July 30, 2020
Ms. Vanessa Countryman
U.S. Securities and Exchange Commission
100 F St. NE
Washington, DC 200549-1090
Re: SR-FINRA-2020-020; Proposed Rule Change to Adopt FINRA Rule 3241 (Registered Person Being Named a Customer’s Beneficiary or Holding a Position of Trust for a Customer)
Dear Ms. Mitchell,
I write on behalf of the Public Investors Advocate Bar Association (“PIABA”), an international bar association comprised of attorneys who represent investors in securities disputes. Since its formation in 1990, PIABA has promoted the interests of the public investor in all securities and commodities dispute resolution forums, while also advocating for public education regarding investment fraud and industry misconduct. Our members and their clients have a strong interest in rules promulgated by the Financial Industry Regulatory Authority (“FINRA”) relating to both investor protection and disclosure. As such, PIABA frequently comments upon proposed rule changes in order to protect the rights and fair treatment of the investing public.
PIABA submits this comment because the bar association believes the proposed rule is an important and necessary step in fighting a particular form of abuse – where registered representatives take advantage of customers to have themselves installed as the customers’ beneficiaries or trustees over the clients’ assets. However, PIABA also believes a more uniform approach should be taken as to registered persons’ required reporting when such an appointment takes place.
Pursuant to the provisions of Section 19(b)(1) of the Securities Exchange Act of 1934 (the “’34 Act”), FINRA is filing with the U.S. Securities & Exchange Commission (“SEC” or the “Commission”) a proposed rule change to adopt Rule 3241 to provide uniform procedures when a registered person is named a customer’s beneficiary or asked to hold a position of trust for a customer. The public comment period runs through July 30, 2020.
As FINRA notes, conflicts of interest frequently arise in situations where registered representatives are named as beneficiaries or hold positions of trust. Senior and cognitively impaired investors are particularly vulnerable, and problems may not be discovered by family members for years. PIABA members have encountered countless situations when representing investors or investors’ families where a registered representative was given effectively complete authority to do with an investor’s money or accounts whatever the registered representative wanted with virtually no oversight. This has resulted in many situations where vulnerable investors have been victimized when a trusted advisor invests a client’s money in a broker’s outside business activity, uses the client’s money to invest in high commission products, or, sometimes even simply stealing the client’s money. That includes taking a client’s money by becoming a beneficiary of the client’s estate, which is a crucial issue that the proposed rule addresses. Requiring advisors to disclose their interests – whenever they learn of them – will inform the registered person’s supervisors of such a relationship and should increase the scrutiny and oversight to which those accounts are subjected. PIABA also sees meaningful benefit in the proposed rules’ mandate that a supervising brokerage firm would have more information available when supervising transactions in an account for which the firm is on notice the registered person has a financial interest.

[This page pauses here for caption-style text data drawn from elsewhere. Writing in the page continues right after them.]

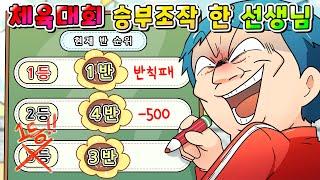 (사이다툰) 체육대회날 자기 반 1등으로 승부 조작한 선생님 참교육 /영상툰/썰툰/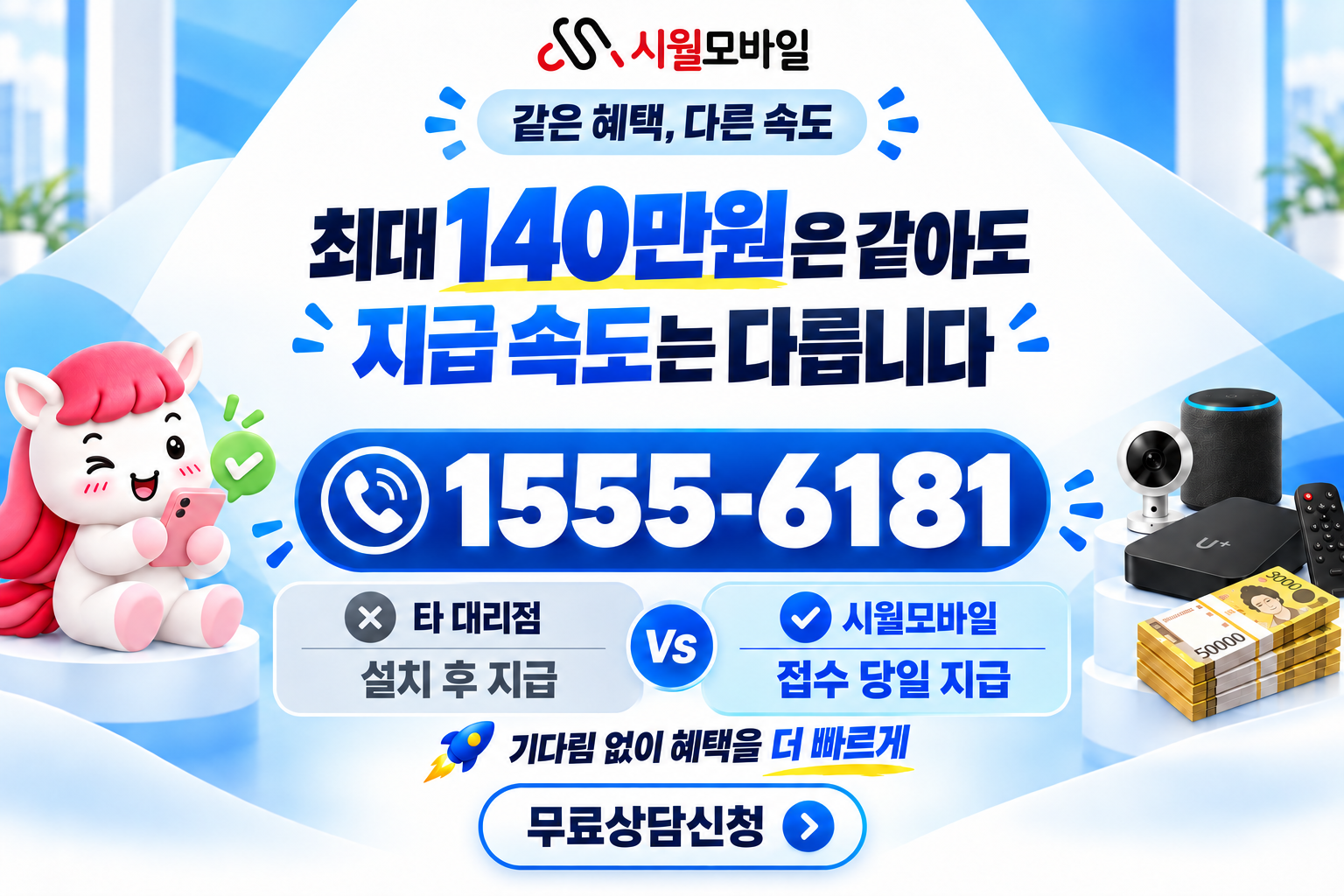 입점리 인터넷·TV 가입 혜택과 무료 상담 안내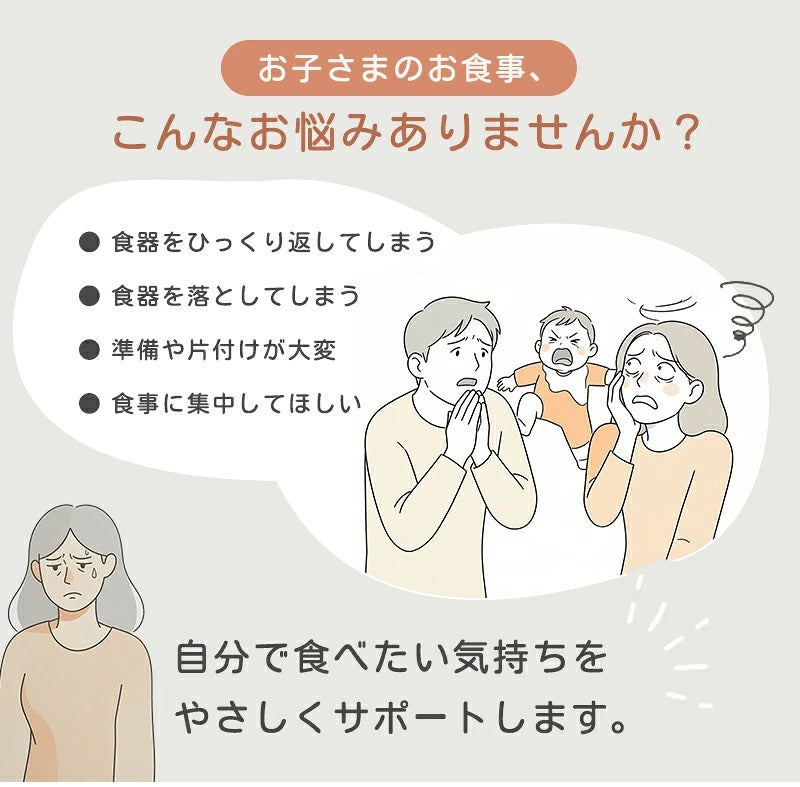 ベビー食器4点セット 離乳食 食器セット シリコン ステンレス プレート ひっくり返らない 赤ちゃん 女の子 男の子 吸盤付き 食洗機対応 電子レンジ対応 すくいやすい 出産祝い ギフト プレゼント お食事プレート 離乳食プレート トレーニングカトラリー スプーン 滑り止め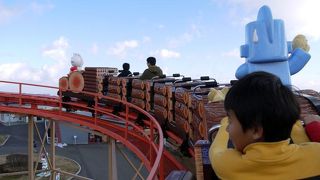 Grinpa（ぐりんぱ）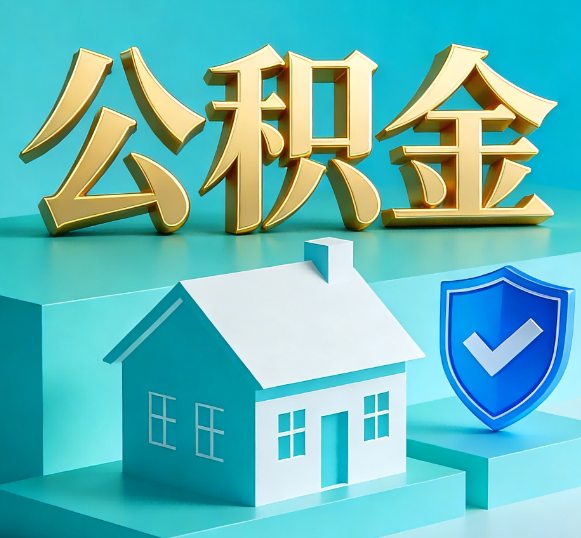 青岛公积金代办全攻略
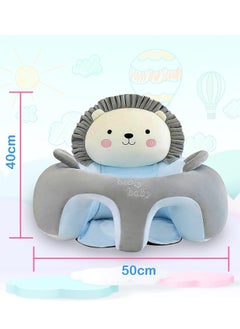 Generic Baby Support Seat Sofa,Cartoon Cute Infant Sofa,Baby Learning Sitting Chairs with Cushion Plush Seats, Baby Sit Up Chair Back Head Protector Baby Bouncer Infants Floor Seats  - Image 2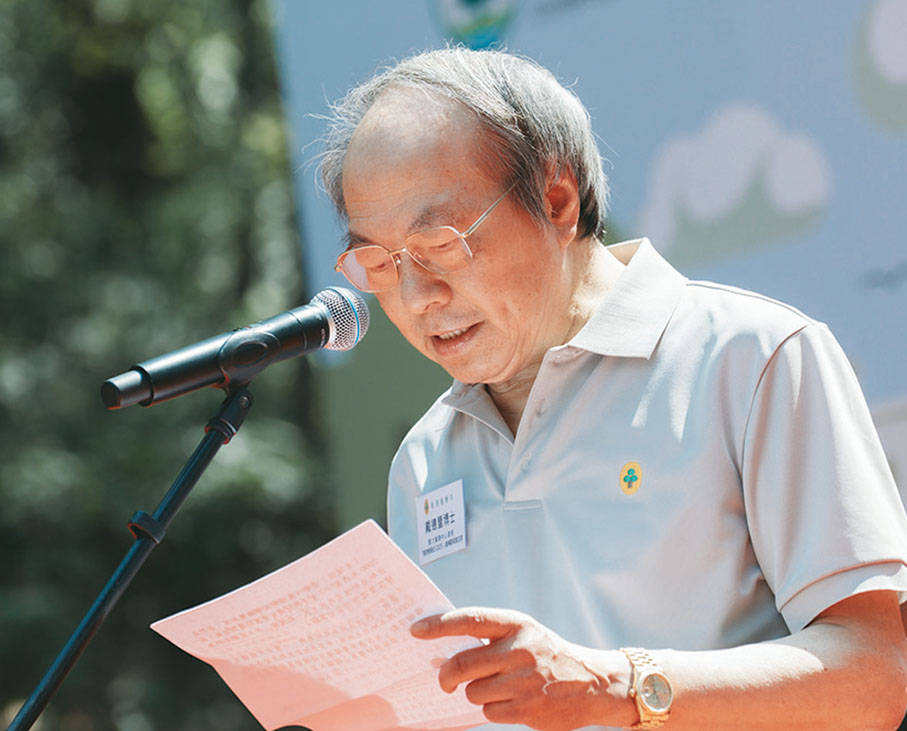 ●羣力資源中心會長戴德豐致辭時指,希望透過植樹日活動,讓市民以實際行動保護樹林,宣揚環保低碳的訊息。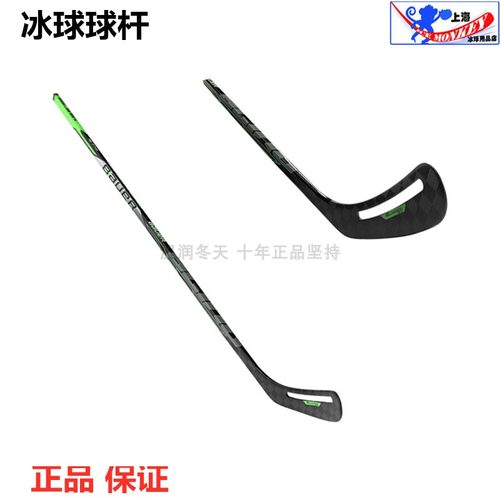 鲍尔冰球球杆专业冰球杆异形拍勺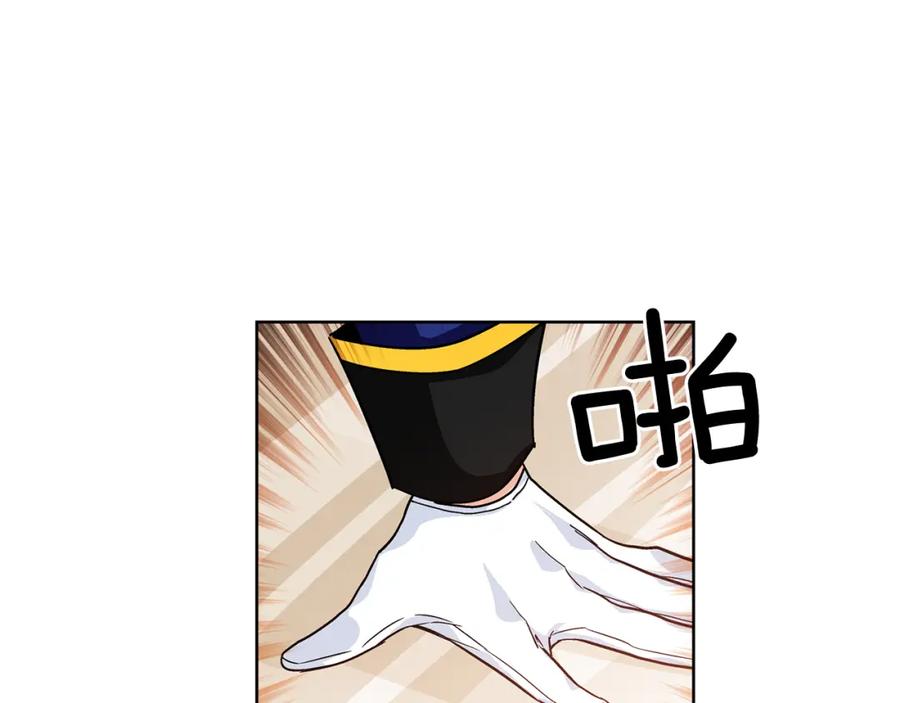 女王的手术刀 第56话 提灯女神 第111页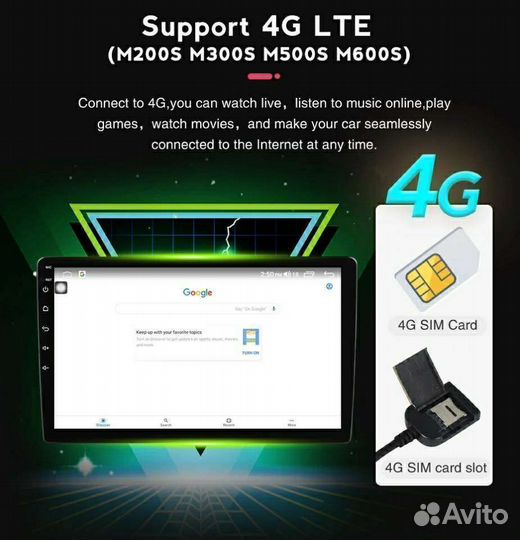 Штатная магнитола Hyundai Ix35 8 ядер сим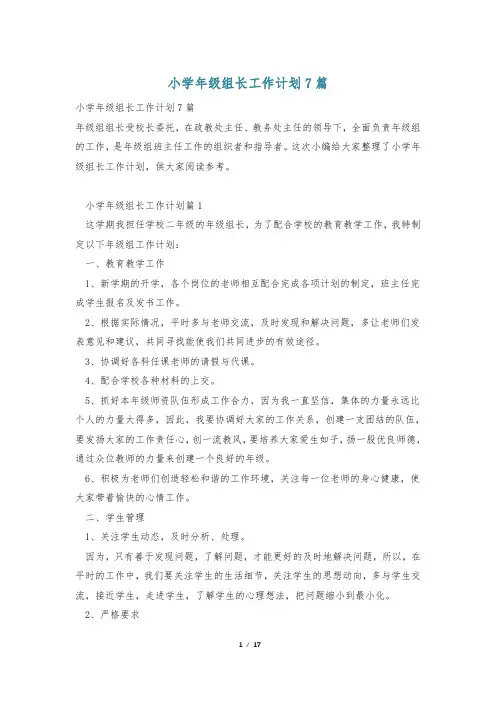 小学年级组长工作计划7篇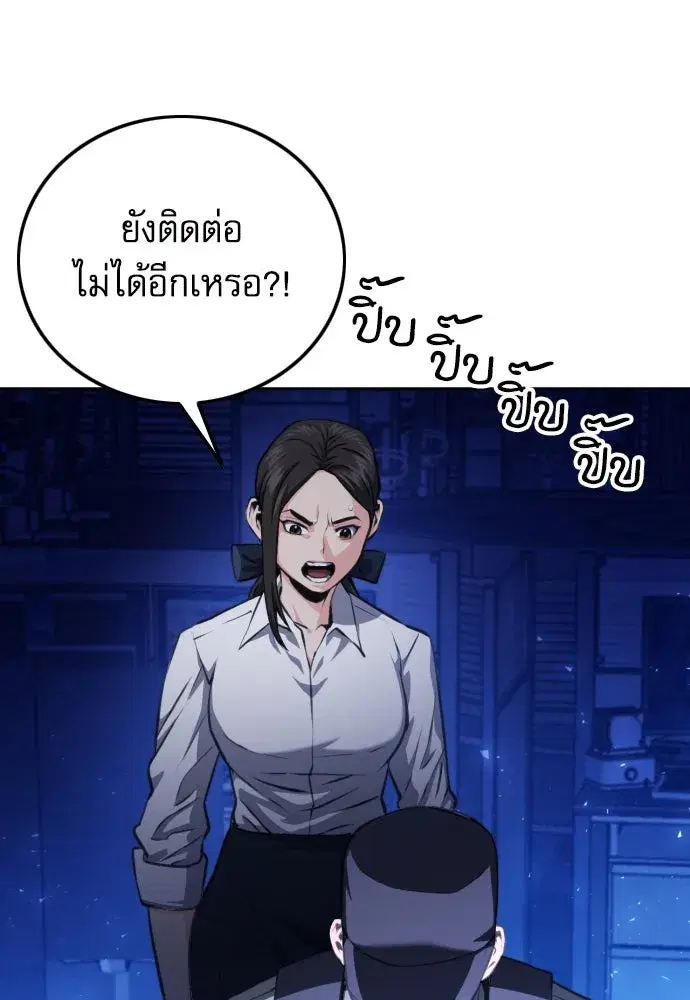 หน้า 29 จาก 136
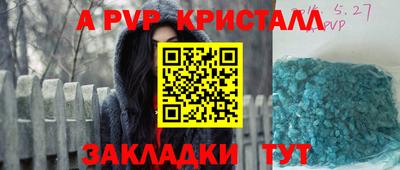 ГАЛЛЮЦИНОГЕННЫЕ ГРИБЫ Беслан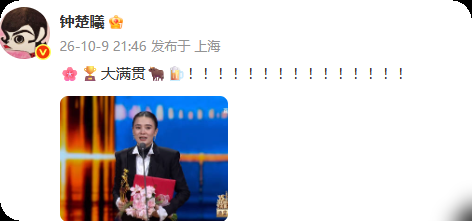 宋佳拿飞天奖，赵丽颖喊二哥哥，钟楚曦喊大满贯。同一晚上，两个剧组的人抢着认领她。
凭《山花烂漫时》里张桂梅一角，宋佳把飞天、金鹰、白玉兰全收了。同一部剧，同一个角色，一串三，内娱女演员独一份。
评委说她形神兼备。她进华坪待了三个月，减重15斤，全程素颜。豆瓣9.6分。
也有人不服，说这是原型红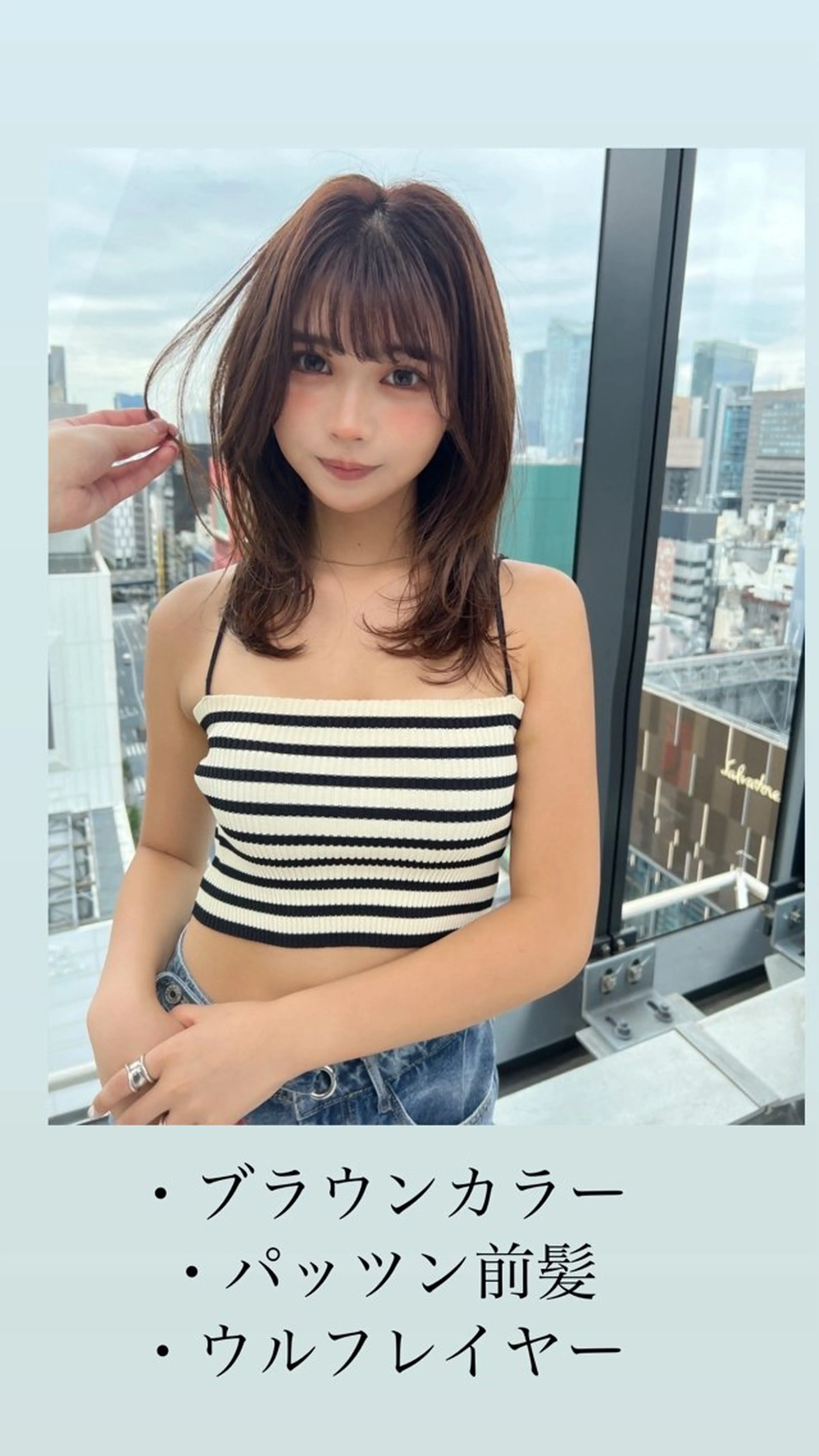 セミロング 11万フォロワー 浜田貫太郎✨️のヘアスタイル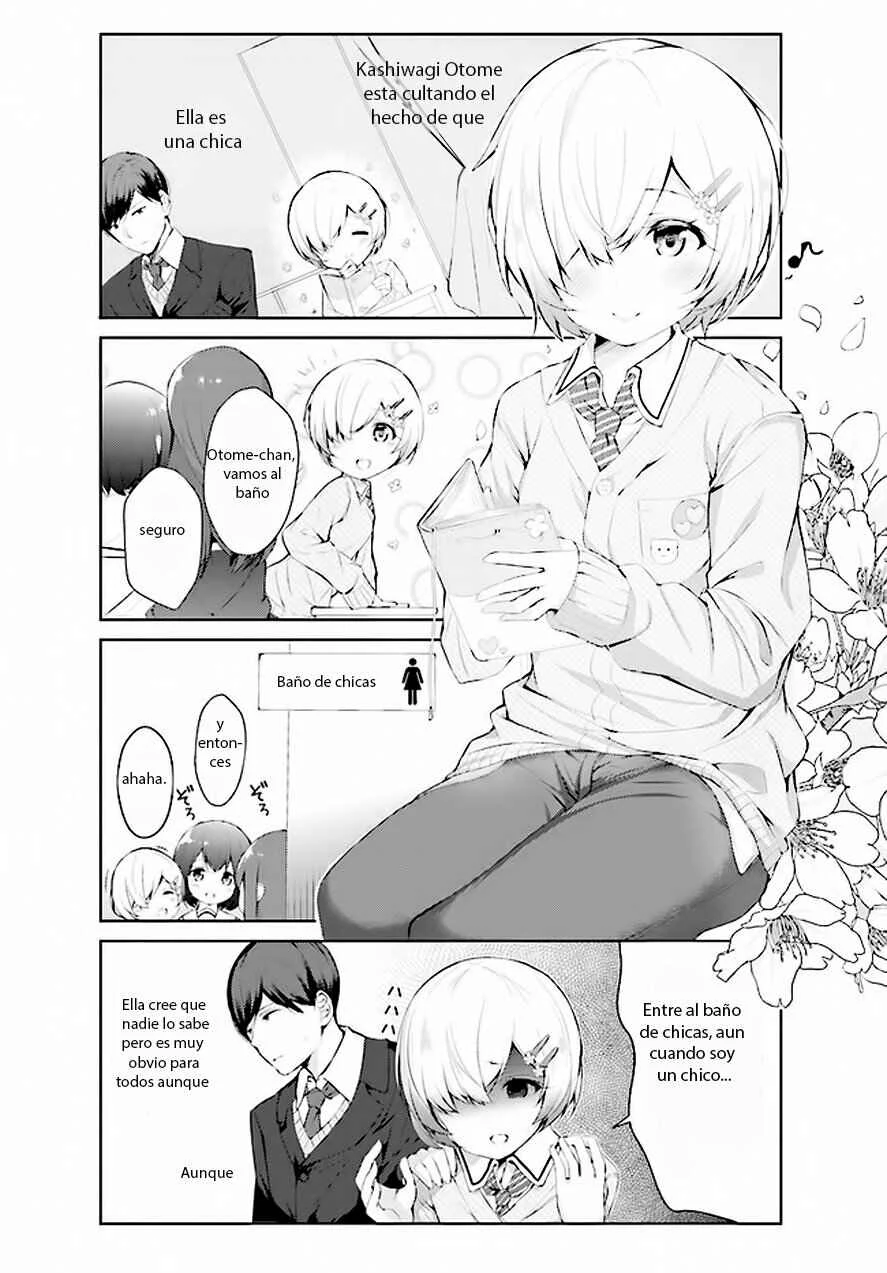 Otome Bare Capítulo 2 - Page 3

PIABA agrees the adoption of new Rule 3241 creating a uniform, national standard to govern registered persons holding positions of trust will better protect investors and provide consistency across member firms’ policies and procedures. However, PIABA believes the proposed rule should go further and also prescribe a uniform written notice provision rather than permitting individual member firms to specify the required form of written notice for its registered persons. Lastly, PIABA agrees that a detailed assessment must be done, upon notification of the registered person’s appointment, to determine and assess the potential risks created by the registered person’s assuming beneficiary status or acting in a trust capacity. Such review should be mandatory and would add a necessary layer of protection for vulnerable clients and their families.
For these reasons, PIABA supports the increased disclosure and supervisory requirements imposed under proposed FINRA Rule 3241, but we would also like to see uniformity in the notice provisions. The potential for conflicts of interest, when non-immediate family member registered persons are in positions as beneficiaries, trustees, etc. requires as many procedural safeguards as practicable for FINRA to fulfill its stated mission of investor protection.